MORE than 6000 people in the Page electorate will be affected by cuts to Sunday penalty rates, according to new statistics by the Labor think-tank McKell Institute.
But estimates of a $15.1 million loss in income across the region because of the impending changes has been questioned by Federal Member for Page Kevin Hogan, who says the research leaves an important economic question unanswered.
According to the statistics, 6197 employees in Page who work on Sundays in hospitality, retail, fast food and pharmacies will lose money from their take-home pay when the changes are phased in from July.
As per the determination of the Fair Work Commission, retail and pharmacy workers' Sunday penalty rates drop from 200% to 150% of their standard hourly rate and casuals will have a 25 points drop in penalty rate from 200% to 175%.
Hospitality employees will have their rates fall from 175% to 150%. Casual hospitality workers' pay will be unchanged.
The McKell Institute says this loss in wages plus further losses as non-local employers shift savings back to their head offices equates to at least $15.1 million being taken out of the electorate a year.

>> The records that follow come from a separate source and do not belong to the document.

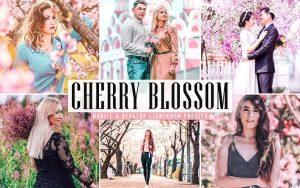 ۳۴ پریست لایت روم و Camera Raw و اکشن فتوشاپ تم شکوفه گیلاس Cherry Blossom Lightroom Presets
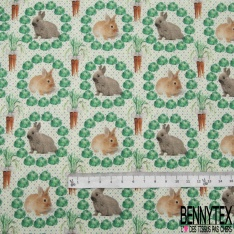 Coton imprimé digital motif lapins beige et gris carottes oranges et laitues vertes Fond blanc à pois gris et vert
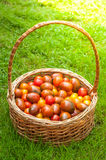 Tomatoes in basket on the green grass. The composition of tomatoes in a large basket on the green grass. Yellow, pink and red tomatoes. Cherry tomatoes. Freshly Stock Images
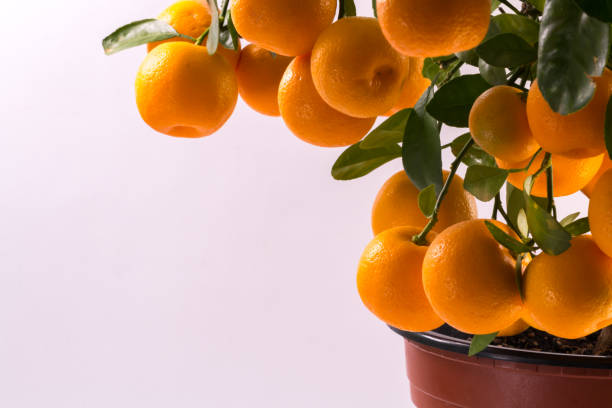 Citrofortunella microcarpa - Calamondin tree stock photo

Yesterday Mr Hogan told The Daily Examiner that while he was concerned about adverse affects on local families, the research didn't take into account any economic benefits the changes could bring.
"I'm very conscious that there will be some people who work on a Sunday that may get less than they currently do, and that is a concern," he said.
"But I think we also need to model increased business activity which will positively affect people as a result of the changes.
"(The Fair Work Commission) said they think a lot more businesses are going to open, and we think that's good for small business."
Mr Hogan also pointed out that due to an agreement made under Labor, workers in large chains such as KFC were already paid less penalty rates on a Sunday than staff at a privately owned cafe.
"Is it fair that because Bill Shorten traded away Sunday rates, big corporations pay less than small businesses?"
Labor senator Doug Cameron said the Fair Work Commission made the wrong decision and called Mr Hogan's response weak.
He said he believed the cuts would not have any benefits, but could be the final straw for some businesses.
"This is an economic theory dreamed up by Liberals and capitulated to by the Nationals," Mr Cameron said.
"This is money coming out of the pockets of hard-working constituents; this will affect individual families in Page and the wider economy.
"Businesses will be closing down because people won't have money to spend."
Mr Cameron said Mr Hogan actively voted against a bill that would have protected against penalty cuts in Page.
"If he crossed the floor on this issue, then I'm convinced it would get up."